Turkey’s economic development - driven partly by major infrastructure projects - has been the foundation of Erdogan’s popularity despite deepening discontent among his opponents at what they see as growing authoritarianism.
“Twelve years ago, a fast train was nothing more than a dream ... We are now a country which makes its dreams come true,” Erdogan said in the western city of Eskisehir where he stopped during the journey, escorted by five helicopters including two Cobra attack aircraft.
“Despite sabotage, obstructions and efforts to slow it down, we have finished this line and are putting it into service,” he told a flag-waving crowd.
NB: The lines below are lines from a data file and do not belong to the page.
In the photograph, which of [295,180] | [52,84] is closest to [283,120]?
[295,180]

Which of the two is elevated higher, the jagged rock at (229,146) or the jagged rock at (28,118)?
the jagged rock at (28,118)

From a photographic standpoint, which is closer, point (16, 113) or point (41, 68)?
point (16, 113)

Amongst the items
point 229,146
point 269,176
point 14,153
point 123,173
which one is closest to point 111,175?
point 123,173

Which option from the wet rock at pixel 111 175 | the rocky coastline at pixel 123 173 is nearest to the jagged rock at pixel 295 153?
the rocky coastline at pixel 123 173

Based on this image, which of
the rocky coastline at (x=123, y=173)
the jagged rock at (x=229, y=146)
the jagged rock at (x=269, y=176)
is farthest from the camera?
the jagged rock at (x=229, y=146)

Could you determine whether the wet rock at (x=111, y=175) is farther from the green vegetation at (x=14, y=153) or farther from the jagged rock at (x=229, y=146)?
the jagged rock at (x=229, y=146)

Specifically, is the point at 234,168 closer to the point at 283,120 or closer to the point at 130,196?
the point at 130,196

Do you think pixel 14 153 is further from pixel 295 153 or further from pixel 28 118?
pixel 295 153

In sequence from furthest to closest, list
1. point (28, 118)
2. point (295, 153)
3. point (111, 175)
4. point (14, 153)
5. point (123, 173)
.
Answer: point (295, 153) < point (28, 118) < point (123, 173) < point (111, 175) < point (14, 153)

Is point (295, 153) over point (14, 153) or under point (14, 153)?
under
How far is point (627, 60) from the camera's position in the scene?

The launch - which comes just over three weeks ahead of the presidential election but a year before the line will be fully operational as it currently runs only to the outskirts of Istanbul - was delayed by a few months due to what officials described as sabotage and a test train crash on July 3.
Turkey is constructing a network of high-speed rail links as it looks to ease the burden on increasingly congested highways.
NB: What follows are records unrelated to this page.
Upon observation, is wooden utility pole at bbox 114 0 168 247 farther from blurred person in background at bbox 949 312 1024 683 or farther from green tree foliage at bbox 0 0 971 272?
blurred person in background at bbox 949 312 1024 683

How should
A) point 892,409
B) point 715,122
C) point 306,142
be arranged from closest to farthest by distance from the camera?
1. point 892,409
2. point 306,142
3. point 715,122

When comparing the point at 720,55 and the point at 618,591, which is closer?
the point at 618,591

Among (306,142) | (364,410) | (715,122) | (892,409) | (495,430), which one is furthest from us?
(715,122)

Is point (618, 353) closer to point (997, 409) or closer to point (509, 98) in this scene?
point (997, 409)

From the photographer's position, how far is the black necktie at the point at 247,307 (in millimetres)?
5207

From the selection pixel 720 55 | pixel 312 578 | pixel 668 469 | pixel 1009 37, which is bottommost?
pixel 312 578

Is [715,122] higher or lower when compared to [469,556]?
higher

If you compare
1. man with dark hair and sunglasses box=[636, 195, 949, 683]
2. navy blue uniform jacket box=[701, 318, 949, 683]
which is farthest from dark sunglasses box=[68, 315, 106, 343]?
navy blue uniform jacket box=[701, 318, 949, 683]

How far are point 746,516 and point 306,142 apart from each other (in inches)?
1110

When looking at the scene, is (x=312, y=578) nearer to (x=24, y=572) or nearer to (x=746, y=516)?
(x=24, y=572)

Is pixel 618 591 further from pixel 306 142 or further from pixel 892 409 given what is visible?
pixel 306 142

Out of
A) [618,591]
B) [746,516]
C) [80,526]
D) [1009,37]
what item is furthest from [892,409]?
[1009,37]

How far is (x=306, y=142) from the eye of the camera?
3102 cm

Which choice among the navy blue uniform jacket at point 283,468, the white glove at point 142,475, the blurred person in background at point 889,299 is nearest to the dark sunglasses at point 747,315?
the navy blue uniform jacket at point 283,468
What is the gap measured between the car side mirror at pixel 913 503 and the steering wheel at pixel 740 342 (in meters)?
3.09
Erdogan’s other projects include a 50-km (31-mile) channel to rival the Suez Canal that would render half of Istanbul an island, an airport which Ankara claims will be the world’s biggest and a giant mosque atop an Istanbul hill.
The construction of a third bridge over the Bosphorus strait in Istanbul is underway and nuclear power stations are also on the drawing table. Turkey plans to spend $250 billion on roads, energy and IT infrastructure alone over the next decade.
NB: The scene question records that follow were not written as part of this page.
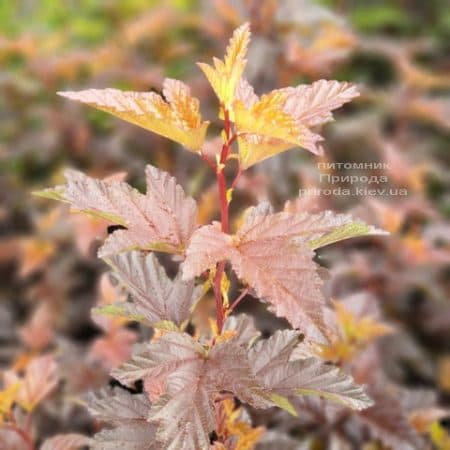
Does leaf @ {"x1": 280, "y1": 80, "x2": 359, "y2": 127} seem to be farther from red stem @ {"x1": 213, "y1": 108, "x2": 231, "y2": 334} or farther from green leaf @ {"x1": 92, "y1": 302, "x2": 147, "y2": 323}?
green leaf @ {"x1": 92, "y1": 302, "x2": 147, "y2": 323}

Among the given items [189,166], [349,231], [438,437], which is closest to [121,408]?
[349,231]

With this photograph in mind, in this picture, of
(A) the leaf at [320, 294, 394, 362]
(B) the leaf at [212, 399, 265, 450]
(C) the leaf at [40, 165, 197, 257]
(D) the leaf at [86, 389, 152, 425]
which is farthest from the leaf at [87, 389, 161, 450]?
(A) the leaf at [320, 294, 394, 362]

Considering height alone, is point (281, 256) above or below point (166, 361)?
above

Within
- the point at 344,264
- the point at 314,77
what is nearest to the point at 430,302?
the point at 344,264

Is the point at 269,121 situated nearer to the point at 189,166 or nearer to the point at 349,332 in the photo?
the point at 349,332

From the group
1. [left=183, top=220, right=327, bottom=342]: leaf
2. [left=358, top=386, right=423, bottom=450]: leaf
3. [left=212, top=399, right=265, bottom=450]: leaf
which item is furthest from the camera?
[left=358, top=386, right=423, bottom=450]: leaf

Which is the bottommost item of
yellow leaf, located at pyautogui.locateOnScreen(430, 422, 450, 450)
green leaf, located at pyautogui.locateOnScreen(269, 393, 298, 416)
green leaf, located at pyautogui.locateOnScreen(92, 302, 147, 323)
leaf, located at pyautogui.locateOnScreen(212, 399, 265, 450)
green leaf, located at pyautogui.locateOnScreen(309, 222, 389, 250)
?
yellow leaf, located at pyautogui.locateOnScreen(430, 422, 450, 450)

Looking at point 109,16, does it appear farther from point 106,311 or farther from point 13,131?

The trains on the new link, made by Spain’s CAF and with a top speed of 250 kmh (155 mph), will initially cover the 533-km (330-mile) distance in 3-1/2 hours, significantly faster than existing journey times of between six and eight hours.
The line is planned to link up next year with the $2.8 billion Marmaray rail link below the Bosphorus Strait in Istanbul, the first underwater rail link between Asia and Europe, which Erdogan opened last October.
In the meantime passengers will disembark at Pendik, on the eastern outskirts of the Asian side of Istanbul, some 30 km (20 miles) from the Bosphorus. Those traveling to and from Istanbul city center will for now complete their journey by bus and subway.
The European Investment Bank has provided 1.5 billion euros ($2 bln) in funding for the link, while the European Union has contributed a 120 million euro grant.